Reproduce nothing but the closing run of lines: the line with "Which one is closest" and each line that follows it to the end of the data.

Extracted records
==================================================
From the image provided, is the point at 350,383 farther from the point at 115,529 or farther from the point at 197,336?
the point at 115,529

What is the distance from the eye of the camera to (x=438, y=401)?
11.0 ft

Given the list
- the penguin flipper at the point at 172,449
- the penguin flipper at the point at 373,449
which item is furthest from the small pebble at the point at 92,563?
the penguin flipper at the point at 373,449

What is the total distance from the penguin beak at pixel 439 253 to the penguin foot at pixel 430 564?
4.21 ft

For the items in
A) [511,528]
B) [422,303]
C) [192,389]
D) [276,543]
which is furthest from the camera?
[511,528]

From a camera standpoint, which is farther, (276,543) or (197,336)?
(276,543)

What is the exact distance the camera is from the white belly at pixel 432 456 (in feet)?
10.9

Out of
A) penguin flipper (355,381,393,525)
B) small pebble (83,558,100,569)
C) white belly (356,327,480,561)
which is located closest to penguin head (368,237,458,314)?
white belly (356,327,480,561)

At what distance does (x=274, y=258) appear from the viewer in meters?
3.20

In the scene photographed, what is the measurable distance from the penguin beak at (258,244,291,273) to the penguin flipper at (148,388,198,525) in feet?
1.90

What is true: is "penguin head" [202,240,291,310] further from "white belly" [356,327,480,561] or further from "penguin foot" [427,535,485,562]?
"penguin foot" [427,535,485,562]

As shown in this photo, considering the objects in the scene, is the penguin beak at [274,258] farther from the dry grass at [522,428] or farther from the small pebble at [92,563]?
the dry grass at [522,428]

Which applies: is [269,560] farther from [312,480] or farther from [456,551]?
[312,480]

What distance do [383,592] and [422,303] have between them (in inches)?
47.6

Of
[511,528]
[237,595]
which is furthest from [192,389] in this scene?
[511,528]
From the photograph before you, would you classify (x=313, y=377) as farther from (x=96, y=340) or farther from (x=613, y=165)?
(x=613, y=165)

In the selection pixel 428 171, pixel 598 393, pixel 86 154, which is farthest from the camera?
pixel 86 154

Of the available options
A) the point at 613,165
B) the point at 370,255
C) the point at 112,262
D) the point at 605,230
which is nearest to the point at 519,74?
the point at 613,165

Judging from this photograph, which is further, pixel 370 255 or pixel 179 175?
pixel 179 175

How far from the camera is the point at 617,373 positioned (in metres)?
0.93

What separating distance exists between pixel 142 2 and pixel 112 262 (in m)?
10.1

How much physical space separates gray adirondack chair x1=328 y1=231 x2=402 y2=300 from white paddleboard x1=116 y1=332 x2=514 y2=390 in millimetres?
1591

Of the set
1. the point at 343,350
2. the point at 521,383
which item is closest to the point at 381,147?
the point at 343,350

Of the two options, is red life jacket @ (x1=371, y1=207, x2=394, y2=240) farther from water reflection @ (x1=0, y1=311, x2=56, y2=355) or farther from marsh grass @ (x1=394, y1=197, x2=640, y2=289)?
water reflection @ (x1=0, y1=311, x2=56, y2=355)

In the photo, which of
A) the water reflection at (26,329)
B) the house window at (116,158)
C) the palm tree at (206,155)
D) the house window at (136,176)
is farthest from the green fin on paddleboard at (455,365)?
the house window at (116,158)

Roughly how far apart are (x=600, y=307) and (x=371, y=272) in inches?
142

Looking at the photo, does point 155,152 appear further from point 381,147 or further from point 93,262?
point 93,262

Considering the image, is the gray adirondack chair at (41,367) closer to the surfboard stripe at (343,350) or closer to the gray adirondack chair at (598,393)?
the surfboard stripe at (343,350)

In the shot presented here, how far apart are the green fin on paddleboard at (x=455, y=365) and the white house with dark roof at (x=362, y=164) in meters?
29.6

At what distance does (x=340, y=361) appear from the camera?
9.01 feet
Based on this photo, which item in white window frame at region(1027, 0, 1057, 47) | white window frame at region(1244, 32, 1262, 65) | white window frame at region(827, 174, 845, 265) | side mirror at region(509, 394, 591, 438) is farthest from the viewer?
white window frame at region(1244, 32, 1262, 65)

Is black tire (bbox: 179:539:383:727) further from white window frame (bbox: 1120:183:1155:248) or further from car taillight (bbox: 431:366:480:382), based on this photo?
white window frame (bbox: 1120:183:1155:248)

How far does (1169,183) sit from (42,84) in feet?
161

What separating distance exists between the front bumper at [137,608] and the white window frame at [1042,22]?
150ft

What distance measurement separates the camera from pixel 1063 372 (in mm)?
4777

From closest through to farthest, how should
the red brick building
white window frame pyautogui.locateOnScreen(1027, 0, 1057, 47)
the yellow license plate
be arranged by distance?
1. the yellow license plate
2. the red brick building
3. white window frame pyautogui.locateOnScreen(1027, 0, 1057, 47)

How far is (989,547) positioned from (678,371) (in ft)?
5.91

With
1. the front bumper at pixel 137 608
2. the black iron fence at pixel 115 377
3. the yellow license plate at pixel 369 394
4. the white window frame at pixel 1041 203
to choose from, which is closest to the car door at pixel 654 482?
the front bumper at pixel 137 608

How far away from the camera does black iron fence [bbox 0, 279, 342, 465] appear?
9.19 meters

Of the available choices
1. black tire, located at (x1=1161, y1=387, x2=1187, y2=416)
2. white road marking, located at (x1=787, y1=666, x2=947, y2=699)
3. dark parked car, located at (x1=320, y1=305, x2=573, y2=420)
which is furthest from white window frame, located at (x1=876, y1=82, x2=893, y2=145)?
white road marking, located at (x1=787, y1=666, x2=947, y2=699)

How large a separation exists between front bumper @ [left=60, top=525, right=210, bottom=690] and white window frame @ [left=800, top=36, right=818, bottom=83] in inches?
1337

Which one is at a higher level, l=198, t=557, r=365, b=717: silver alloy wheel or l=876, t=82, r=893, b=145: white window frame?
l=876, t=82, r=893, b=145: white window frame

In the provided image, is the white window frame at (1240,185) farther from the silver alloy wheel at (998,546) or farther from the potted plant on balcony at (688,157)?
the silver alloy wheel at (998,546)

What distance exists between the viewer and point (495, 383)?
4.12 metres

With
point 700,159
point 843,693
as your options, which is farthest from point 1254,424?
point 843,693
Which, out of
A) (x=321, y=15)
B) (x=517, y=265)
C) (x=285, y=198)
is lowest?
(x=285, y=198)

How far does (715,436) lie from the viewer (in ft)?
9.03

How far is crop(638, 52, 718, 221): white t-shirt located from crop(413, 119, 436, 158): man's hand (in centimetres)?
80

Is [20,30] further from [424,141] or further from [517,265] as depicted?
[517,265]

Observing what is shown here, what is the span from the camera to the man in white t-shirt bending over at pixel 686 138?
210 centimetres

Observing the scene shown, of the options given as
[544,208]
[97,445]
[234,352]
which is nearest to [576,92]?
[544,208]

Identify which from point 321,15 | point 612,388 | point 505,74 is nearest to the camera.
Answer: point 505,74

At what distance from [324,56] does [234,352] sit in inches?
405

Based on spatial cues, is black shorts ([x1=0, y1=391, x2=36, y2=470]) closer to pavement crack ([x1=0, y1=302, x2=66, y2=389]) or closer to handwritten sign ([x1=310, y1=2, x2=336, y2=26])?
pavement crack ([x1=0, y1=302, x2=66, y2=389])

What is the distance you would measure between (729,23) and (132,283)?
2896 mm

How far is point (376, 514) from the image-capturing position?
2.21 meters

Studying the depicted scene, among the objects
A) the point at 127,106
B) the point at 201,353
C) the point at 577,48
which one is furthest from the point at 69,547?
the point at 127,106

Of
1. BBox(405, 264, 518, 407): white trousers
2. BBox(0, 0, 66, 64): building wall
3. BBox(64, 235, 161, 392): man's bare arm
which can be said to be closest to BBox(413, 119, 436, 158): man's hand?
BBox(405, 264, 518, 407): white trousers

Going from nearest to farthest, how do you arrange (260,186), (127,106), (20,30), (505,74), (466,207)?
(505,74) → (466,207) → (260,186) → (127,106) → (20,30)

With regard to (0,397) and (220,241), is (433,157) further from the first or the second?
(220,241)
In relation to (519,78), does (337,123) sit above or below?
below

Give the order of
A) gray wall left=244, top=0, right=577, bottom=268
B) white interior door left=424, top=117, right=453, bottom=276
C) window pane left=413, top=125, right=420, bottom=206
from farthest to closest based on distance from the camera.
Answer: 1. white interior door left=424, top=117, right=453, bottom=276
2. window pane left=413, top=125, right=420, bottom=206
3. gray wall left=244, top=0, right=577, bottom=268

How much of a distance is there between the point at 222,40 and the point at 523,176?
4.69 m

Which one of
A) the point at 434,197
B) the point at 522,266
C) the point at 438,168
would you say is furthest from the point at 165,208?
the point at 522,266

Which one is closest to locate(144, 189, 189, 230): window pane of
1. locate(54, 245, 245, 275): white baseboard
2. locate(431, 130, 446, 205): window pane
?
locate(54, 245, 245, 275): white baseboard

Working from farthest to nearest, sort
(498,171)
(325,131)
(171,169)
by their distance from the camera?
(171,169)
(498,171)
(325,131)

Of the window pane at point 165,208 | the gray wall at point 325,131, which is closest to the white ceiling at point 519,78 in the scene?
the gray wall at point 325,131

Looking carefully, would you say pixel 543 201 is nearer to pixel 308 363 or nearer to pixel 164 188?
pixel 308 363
==================================================
* Result for this exercise *
Which one is closest to locate(144, 189, 189, 230): window pane of
1. locate(54, 245, 245, 275): white baseboard
2. locate(431, 130, 446, 205): window pane
?
locate(54, 245, 245, 275): white baseboard

Working from farthest to nearest, sort
(498,171)
(325,131)
(171,169)
by their distance from the camera?
(171,169)
(498,171)
(325,131)

Of the window pane at point 165,208 | the gray wall at point 325,131, which is closest to the white ceiling at point 519,78 in the scene?
the gray wall at point 325,131

Looking carefully, would you say pixel 543 201 is nearer to pixel 308 363 or nearer to pixel 164 188?
pixel 308 363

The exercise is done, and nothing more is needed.